聖誕祭過(よ)ぎりてのちは密かなる五十嵐肛門科のたたずまひ
口に咥えし金魚呑みこみゆくまでを見届けてゐつ歯磨きしながら
フルーツゼリーすくひつつ見ゆ大山勤ダンススクールに動きゐる影
〈生コン〉といふ字が見えてそれよりは空緊まりゆく冬のまぢかに
啜らむと口を寄せゆくコーヒーに鼻のやうなるものは映りぬ
酢のごとき夕闇街裏より湧きて午睡ののちの陽を食み尽くす
土葬されし祖母(おほはは)に蟲らおごめきて食み尽くすまでのやさしき時間
先程のは身体に直接触れるものを通じて身体が侵食されてゆくイメージだったが、これらの歌は目に映る「世界」そのものが自らの身体を侵食していくイメージである。「食み尽くす」という言葉がそのイメージをもっとも端的に象徴しているだろう。世界の中にあるありふれた一風景のなかのわずかな歪みが徐々に肥大化してゆき、やがて〈私〉の身体を蝕んでゆく。しかしそれが決して病的なイメージではなく、当たり前のことのようにさらっと流されてゆく。そのことがさらなる不安と奇妙な感触を残すのである。

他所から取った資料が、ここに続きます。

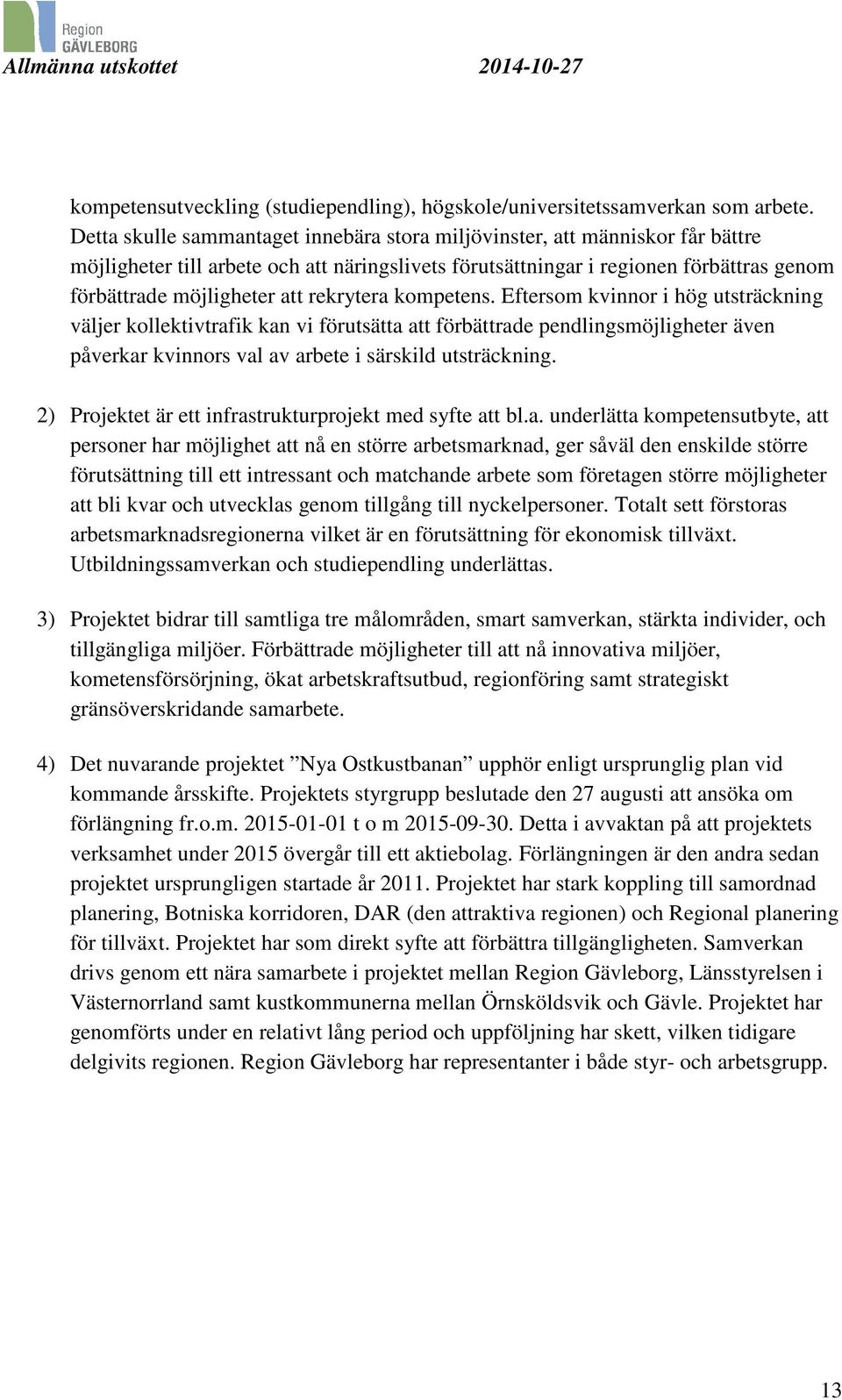 Region GÄVLEBORG

Allmänna utskottet 2014-10-27

kompetensutveckling (studiependling), högskole/universitetssamverkan som arbete. Detta skulle sammantaget innebära stora miljövinster, att människor får bättre möjligheter till arbete och att näringslivets förutsättningar i regionen förbättras genom förbättrade möjligheter att rekrytera kompetens. Eftersom kvinnor i hög utsträckning väljer kollektivtrafik kan vi förutsätta att förbättrade pendlingsmöjligheter även påverkar kvinnors val av arbete i särskild utsträckning.

2) Projektet är ett infrastrukturprojekt med syfte att bl.a. underlätta kompetensutbyte, att personer har möjlighet att nå en större arbetsmarknad, ger såväl den enskilde större förutsättning till ett intressant och matchande arbete som företagen större möjligheter att bli kvar och utvecklas genom tillgång till nyckelpersoner. Totalt sett förstoras arbetsmarknadsregionerna vilket är en förutsättning för ekonomisk tillväxt. Utbildningssamverkan och studiependling underlättas.

3) Projektet bidrar till samtliga tre målområden, smart samverkan, stärkta individer, och tillgängliga miljöer. Förbättrade möjligheter till att nå innovativa miljöer, kometensförsörjning, ökat arbetskraftsutbud, regionföring samt strategiskt gränsöverskridande samarbete.

4) Det nuvarande projektet ”Nya Ostkustbanan” upphör enligt ursprunglig plan vid kommande årsskifte. Projektets styrgrupp beslutade den 27 augusti att ansöka om förlängning fr.o.m. 2015-01-01 t o m 2015-09-30. Detta i avvaktan på att projektets verksamhet under 2015 övergår till ett aktiebolag. Förlängningen är den andra sedan projektet ursprungligen startade år 2011. Projektet har stark koppling till samordnad planering, Botniska korridoren, DAR (den attraktiva regionen) och Regional planering för tillväxt. Projektet har som direkt syfte att förbättra tillgängligheten. Samverkan drivs genom ett nära samarbete i projektet mellan Region Gävleborg, Länsstyrelsen i Västernorrland samt kustkommunerna mellan Örnsköldsvik och Gävle. Projektet har genomförts under en relativt lång period och uppföljning har skett, vilken tidigare delgivits regionen. Region Gävleborg har representanter i både styr- och arbetsgrupp.

13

宇宙塵降りつむ荒野にたたずみて裸足のぼくらなにを視てゐる
ひら仮名で“やくそく”と書くときやさしくて日々ことごとくかがやく余白
終日を花の雨降るこの街をつひにやさしきてのひらとして
記憶と記憶つなぐ扉に青柿の思ひ出ありてつひに熟さぬ
ガーゼあてて血の吸はれゆく手のひらの数秒を春の時間といひて
転生が叶ふのならばフィリックス・ザ・キャットとなりて下敷きのうへ
ただひたすらこの世を生きて擦れちがふ さくらの時間とぼくの時間と
風に樹がはためく ぼくがここに在るすべてとしてのきみのてのひら
こういった青春性の高いきらきらした歌もある。しかし青春歌にもなお強い自己意識が露出していることがわかる。後書きには心臓病を患ったときの思いがこう綴られている。「重たすぎる自我が、別の生き物として心臓の上に居座ってしまったみたい。」これもまた、身体が「自我」という「他者」に侵食されていったかたちなのかもしれない。「心音」という歌集全体を覆っている「侵食」のイメージ。それが、リアリズムとも幻想的ともいえない不思議で奇妙な味わいを生み出している。